Thursday, December 18, 2008

The Classic Story "I, Pencil" Turns 50

Eloquent. Extraordinary. Timeless. Paradigm-shifting. Classic. Half a century after it first appeared, Leonard Read’s 'I, Pencil' still evokes such adjectives of praise. Rightfully so, for this little essay opens eyes and minds among people of all ages. Many first-time readers never see the world quite the same again.

~Foundation for Economic Education president Lawrence Reed, on the 50th year anniversary of the free market classic "I, Pencil."
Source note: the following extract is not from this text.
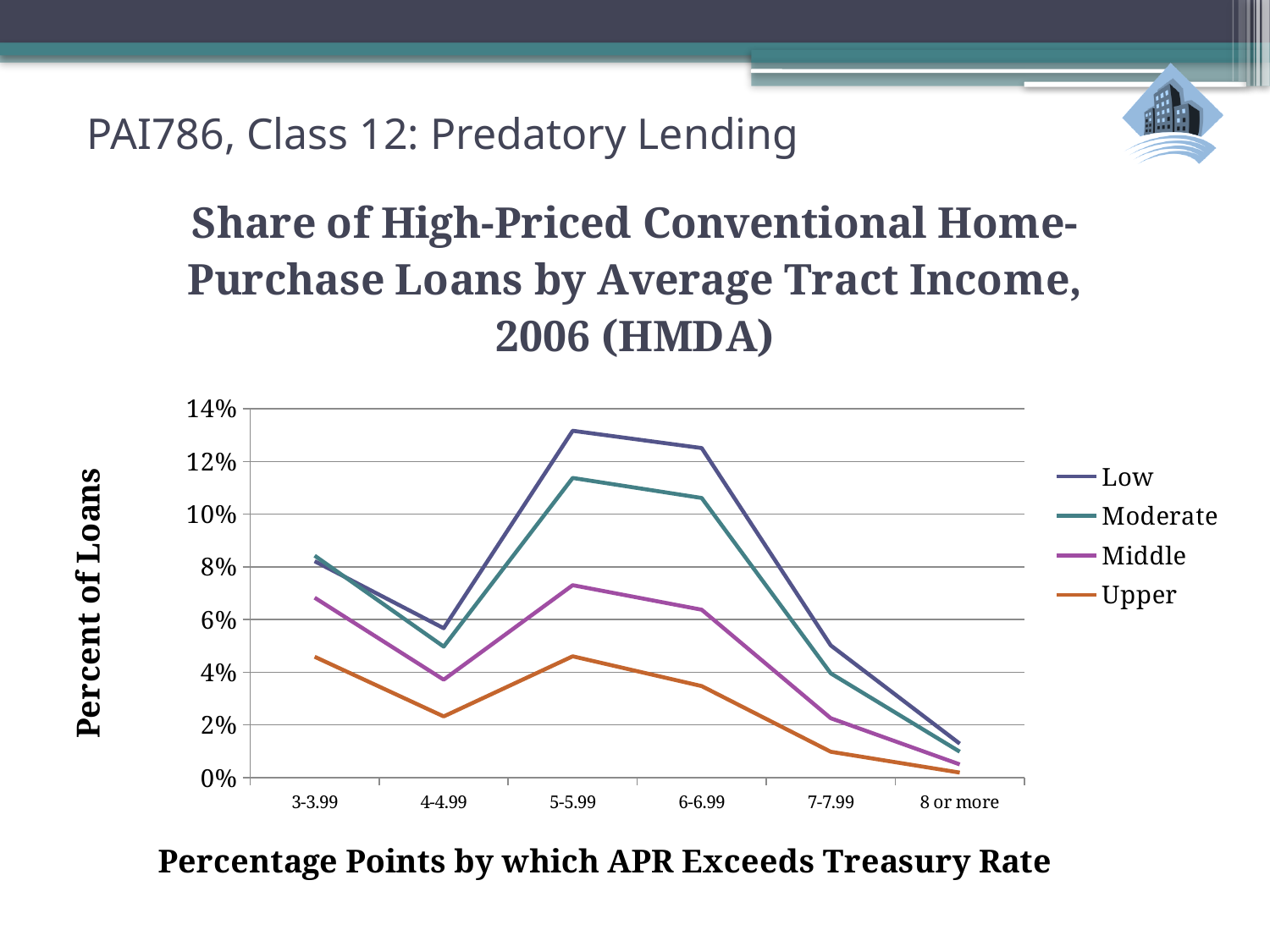
Is the value for Moderate at 5-5.99 greater or less than 10%? greater Is the value for Upper at 8 or more greater or less than 2%? less Is the value for Low at 5-5.99 greater or less than 12%? greater At 6-6.99, which is larger, the Moderate value or the Middle value? Moderate How many series does the legend list? 4 Do the values for the Low series rise or fall from 6-6.99 to 8 or more? Fall What is the label of the y axis? Percent of Loans Which series has the highest value at 5-5.99? Low What kind of chart is shown on the slide? Line chart How many categories are shown on the x axis? 6 For the Middle series, which category has the highest value? 5-5.99 For the Upper series, which category has the lowest value? 8 or more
Leonard Read’s delightful story, “I, Pencil,” has become a classic, and deservedly so. I know of no other piece of literature that so succinctly, persuasively, and effectively illustrates the meaning of both Adam Smith’s invisible hand—the possibility of cooperation without coercion—and Friedrich Hayek’s emphasis on the importance of dispersed knowledge and the role of the price system in communicating information that “will make the individuals do the desirable things without anyone having to tell them what to do.”

~Nobel economist Milton Friedman


At 12/18/2008 4:02 PM, Anonymous Anonymous said...

Hayek's "insights" on dispersed knowledge are only a crass restatement of Mises' profound insight that economic calculation is impossible in an economy without market prices.

It was Mises who first created the theory of the boom-bust cycle in The Theory of Money and Credit, and Mises who wrote the Magnum Opus of the Austrian school, Human Action.

Economists only seem to know of Hayek because of his nobel prize. But if recent history is any example, nobel prizes are not awarded based on pursuit of economic truth.